╭─ Testo estratto
Cose a caso/Cose che succedono quando non studi francese

Il teorema del Serial Killer Scandinavo (SKS)

Erano bastate poche settimane in Irlanda nel 2003 per prendere la cattiva abitudine di parlare a voce alta delle persone vicino a te e scordarti che al ritorno in Italia la gente avrebbe capito tutto quello che avresti detto. Figuratevi dopo due anni in Cina! 
Non è sempre attuabile la pratica dello sparlare a voce alta dei presenti, non funziona per esempio se si è in compagni di amici americani o di persone con cui si deve parlare inglese, tipo russi o tedeschi (dato che non so né il russo né il tedesco), perchè alcuni cinesi sanno l’inglese davvero bene, se si sparla di stranieri il rischio che capiscano aumenta ancora di più.

L’ anno scorso però ero stata benedetta da amiche che parlano spagnolo, quindi ci si intratteneva spesso in pubbliche conferenze, principalmente su come erano vestiti i presenti cinesi, si bisbigliava quando si parlava di stranieri (non mi ricordo dove l’avevo letto, se l’avevo effettivamente letto, se l’avevo sognato o se lo sto inventando ora come espediente narrativo, ma si dice che la prima lingua più diffusamente parlata a Shanghai, dopo il cinese, sia lo spagnolo e non l’inglese, paura eh?).
Quest’anno sono stata ancora più benedetta da amici italiani,  nessuno parla italiano qui, tranne i Serial Killer Scandinavi (SKS).
╰─
╭─ Dati registrati
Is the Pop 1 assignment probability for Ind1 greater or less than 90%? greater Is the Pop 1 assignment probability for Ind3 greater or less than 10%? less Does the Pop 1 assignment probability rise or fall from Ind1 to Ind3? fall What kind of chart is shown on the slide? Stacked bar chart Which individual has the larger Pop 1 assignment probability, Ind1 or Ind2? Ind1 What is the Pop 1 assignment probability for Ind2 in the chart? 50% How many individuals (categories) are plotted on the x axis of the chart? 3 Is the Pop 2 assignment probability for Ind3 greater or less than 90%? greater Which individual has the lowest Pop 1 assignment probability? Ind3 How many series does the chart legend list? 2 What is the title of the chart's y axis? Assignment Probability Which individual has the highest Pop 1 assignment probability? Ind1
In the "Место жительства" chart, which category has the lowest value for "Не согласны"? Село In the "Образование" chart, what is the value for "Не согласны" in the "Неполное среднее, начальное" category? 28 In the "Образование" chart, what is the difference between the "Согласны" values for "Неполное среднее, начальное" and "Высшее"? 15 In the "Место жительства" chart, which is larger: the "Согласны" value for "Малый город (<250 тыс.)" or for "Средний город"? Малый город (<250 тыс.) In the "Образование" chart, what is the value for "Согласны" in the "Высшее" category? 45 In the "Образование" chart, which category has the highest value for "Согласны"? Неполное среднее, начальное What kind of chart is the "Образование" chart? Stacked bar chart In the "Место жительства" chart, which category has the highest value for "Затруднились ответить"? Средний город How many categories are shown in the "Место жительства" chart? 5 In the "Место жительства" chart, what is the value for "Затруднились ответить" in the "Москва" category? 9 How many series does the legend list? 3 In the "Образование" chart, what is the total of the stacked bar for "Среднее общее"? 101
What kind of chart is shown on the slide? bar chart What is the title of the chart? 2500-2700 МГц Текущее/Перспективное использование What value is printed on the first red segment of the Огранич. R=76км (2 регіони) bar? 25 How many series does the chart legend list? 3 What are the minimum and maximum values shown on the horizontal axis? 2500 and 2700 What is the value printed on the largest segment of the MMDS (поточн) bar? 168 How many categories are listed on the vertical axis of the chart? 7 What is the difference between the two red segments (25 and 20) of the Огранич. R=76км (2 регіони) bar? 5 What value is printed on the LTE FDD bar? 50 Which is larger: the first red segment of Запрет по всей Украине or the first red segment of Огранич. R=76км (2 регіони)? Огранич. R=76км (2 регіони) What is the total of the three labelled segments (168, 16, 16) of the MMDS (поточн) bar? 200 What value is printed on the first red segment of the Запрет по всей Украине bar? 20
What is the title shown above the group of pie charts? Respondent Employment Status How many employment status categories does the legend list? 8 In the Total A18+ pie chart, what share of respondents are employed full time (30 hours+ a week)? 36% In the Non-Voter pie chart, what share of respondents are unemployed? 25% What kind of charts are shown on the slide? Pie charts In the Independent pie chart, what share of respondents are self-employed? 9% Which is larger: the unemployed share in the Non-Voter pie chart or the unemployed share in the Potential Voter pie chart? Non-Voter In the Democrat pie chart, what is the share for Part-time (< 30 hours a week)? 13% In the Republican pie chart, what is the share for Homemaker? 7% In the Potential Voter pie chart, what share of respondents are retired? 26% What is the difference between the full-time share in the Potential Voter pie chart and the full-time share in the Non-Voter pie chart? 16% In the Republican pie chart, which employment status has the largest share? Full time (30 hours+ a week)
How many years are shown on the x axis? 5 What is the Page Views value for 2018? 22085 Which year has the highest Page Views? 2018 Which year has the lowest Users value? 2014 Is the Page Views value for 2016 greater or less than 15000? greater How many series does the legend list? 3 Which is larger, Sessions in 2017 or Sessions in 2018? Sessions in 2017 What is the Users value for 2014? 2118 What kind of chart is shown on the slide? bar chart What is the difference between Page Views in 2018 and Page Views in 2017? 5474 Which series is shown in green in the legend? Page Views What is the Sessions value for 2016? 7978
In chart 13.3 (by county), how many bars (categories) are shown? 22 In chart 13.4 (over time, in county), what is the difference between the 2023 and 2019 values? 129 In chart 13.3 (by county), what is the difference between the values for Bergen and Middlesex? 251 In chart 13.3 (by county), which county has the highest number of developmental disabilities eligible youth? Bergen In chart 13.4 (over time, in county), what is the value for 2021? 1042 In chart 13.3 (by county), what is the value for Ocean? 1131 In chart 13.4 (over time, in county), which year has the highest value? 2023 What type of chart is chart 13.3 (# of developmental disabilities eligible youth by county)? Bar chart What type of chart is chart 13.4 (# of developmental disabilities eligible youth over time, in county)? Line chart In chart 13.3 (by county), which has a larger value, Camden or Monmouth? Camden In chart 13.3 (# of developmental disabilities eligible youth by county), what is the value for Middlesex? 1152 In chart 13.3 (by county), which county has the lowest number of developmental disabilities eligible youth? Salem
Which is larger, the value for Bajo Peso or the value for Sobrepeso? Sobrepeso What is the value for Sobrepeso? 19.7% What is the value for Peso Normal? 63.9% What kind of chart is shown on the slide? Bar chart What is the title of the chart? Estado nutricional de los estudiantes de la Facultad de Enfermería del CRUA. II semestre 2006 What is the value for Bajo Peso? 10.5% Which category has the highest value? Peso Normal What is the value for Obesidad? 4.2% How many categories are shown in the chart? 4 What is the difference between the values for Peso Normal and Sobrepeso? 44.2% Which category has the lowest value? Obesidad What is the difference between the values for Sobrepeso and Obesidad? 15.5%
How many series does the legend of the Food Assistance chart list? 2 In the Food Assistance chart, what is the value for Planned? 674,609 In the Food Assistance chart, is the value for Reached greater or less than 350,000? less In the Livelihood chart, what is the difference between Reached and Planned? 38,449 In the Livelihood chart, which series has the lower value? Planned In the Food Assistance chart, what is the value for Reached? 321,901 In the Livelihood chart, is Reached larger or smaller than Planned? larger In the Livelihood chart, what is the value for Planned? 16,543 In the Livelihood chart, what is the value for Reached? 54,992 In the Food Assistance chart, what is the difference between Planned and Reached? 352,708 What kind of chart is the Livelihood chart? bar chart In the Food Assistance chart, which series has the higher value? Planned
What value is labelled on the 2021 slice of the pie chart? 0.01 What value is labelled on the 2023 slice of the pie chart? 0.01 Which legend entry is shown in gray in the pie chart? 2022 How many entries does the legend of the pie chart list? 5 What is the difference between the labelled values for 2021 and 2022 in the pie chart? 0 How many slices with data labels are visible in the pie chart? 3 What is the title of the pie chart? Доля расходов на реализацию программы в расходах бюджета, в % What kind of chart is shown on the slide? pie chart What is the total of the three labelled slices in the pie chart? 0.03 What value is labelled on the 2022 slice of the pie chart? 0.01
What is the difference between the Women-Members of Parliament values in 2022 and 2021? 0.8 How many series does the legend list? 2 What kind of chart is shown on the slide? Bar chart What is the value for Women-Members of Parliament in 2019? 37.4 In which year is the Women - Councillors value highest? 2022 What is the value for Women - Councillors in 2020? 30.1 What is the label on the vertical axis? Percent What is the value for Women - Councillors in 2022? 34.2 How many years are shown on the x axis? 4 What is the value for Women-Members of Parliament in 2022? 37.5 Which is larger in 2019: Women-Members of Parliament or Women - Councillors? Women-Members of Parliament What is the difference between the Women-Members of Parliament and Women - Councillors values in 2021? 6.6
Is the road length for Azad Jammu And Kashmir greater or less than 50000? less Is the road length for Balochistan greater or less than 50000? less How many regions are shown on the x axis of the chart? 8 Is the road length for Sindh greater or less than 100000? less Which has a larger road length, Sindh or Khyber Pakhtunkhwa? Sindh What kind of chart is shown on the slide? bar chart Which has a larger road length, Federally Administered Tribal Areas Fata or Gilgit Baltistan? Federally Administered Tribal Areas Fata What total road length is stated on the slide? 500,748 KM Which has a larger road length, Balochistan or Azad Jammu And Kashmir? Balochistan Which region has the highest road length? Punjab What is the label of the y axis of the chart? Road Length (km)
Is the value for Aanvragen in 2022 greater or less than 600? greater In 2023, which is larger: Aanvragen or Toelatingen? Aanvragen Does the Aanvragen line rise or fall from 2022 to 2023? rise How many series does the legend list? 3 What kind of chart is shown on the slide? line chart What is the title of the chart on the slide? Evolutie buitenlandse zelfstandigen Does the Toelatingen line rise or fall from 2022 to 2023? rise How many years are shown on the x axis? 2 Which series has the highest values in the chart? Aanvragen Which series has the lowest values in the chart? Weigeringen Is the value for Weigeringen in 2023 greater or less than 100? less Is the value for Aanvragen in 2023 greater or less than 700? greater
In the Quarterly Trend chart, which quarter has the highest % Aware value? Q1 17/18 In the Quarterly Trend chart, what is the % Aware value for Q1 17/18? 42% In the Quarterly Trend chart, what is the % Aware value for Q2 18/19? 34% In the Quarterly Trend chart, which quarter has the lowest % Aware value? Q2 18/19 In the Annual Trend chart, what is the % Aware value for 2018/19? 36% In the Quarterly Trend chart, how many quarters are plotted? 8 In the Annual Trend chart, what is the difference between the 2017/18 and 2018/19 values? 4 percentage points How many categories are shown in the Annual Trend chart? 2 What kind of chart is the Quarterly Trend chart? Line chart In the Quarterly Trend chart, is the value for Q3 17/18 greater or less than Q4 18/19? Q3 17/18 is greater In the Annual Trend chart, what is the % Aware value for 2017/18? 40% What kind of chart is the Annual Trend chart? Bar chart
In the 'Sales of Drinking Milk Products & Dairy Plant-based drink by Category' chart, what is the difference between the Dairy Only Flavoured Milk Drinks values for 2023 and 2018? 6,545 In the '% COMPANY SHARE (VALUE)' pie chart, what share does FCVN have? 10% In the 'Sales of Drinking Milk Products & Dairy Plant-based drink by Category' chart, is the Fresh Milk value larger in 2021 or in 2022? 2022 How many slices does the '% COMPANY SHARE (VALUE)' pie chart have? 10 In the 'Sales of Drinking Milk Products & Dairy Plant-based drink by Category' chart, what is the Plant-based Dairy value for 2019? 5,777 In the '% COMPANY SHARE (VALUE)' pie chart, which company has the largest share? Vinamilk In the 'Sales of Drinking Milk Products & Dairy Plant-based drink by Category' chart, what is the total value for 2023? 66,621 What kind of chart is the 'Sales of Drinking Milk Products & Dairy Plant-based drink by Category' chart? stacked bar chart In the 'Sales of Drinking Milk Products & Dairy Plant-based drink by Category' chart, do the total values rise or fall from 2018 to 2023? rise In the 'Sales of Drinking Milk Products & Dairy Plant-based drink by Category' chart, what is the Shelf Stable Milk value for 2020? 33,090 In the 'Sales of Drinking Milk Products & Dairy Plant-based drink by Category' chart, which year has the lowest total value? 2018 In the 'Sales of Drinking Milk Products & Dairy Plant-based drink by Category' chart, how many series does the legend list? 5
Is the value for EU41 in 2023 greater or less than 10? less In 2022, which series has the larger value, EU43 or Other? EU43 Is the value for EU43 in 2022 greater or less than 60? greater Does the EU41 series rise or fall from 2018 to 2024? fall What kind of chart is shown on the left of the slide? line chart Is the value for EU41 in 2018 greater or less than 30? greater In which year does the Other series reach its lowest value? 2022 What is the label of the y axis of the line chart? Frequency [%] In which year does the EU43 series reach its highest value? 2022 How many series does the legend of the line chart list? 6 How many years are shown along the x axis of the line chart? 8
╰─
Azioni richieste »
**a)** Rispondi a queste domande sul brano sul teorema del Serial Killer Scandinavo:
(i) In quale paese e in quale anno erano bastate poche settimane per prendere la cattiva abitudine di parlare a voce alta delle persone vicine?
(ii) Quanto tempo si dice di aver passato in Cina?
(iii) Quale sarebbe, secondo quanto si dice, la prima lingua più diffusamente parlata a Shanghai dopo il cinese?
**b)** Per favore, prosegui il brano sul teorema del Serial Killer Scandinavo a partire dall'ultima frase riportata.
L'elenco proviene da un'altra fonte.

Risultati per compito »
**a)**
(i) In Irlanda, nel 2003.
(ii) Due anni.
(iii) Lo spagnolo.

**b)**
Io e l’amica che per dovere di cronaca ribattezzeremo Abbattetela, ci accingiamo a passare un delizioso pomeriggio fatto di templi e lanterne, quando realizziamo di essere seguite da un ragazzo alto, biondo e un po’ slavato che ribattezziamo immediatamente SKS.

Non è proprio vero che ci stesse seguendo, a onor del vero, però lo incontriamo ben tre volte nell’arco di poche ore: per la prima volta all’uscita della metro, poi per la strada e poi sulla metro al ritorno.
Prima occorrenza: all’uscita della metro lo indico alla mia amica Abbattetela e le dico: “Guarda quel ragazzo, è il prototipo del SKS!” (ahaha, grasse risate che ne seguono).

Seconda occorrenza: per la strada, lo indico e dico alla mia amica Abbattetela: “Guarda! È ancora lui!!”.
Terza occorrenza: stiamo aspettando la metro per tornare a casa, lui è pochi metri di distanza da noi. A quel punto il pericolo è palpabile: dico alla mia amica: “Allora ci vuole davvero uccidere, ci sta seguendo?” Saliamo sulla metro, seguono ancora battute sulla gioia di vivere in Svezia, Paese con il più alto tasso di suicidi eccetera, Abbattetela scende a una fermata prima della mia.
Il SKS scende alla sua fermata.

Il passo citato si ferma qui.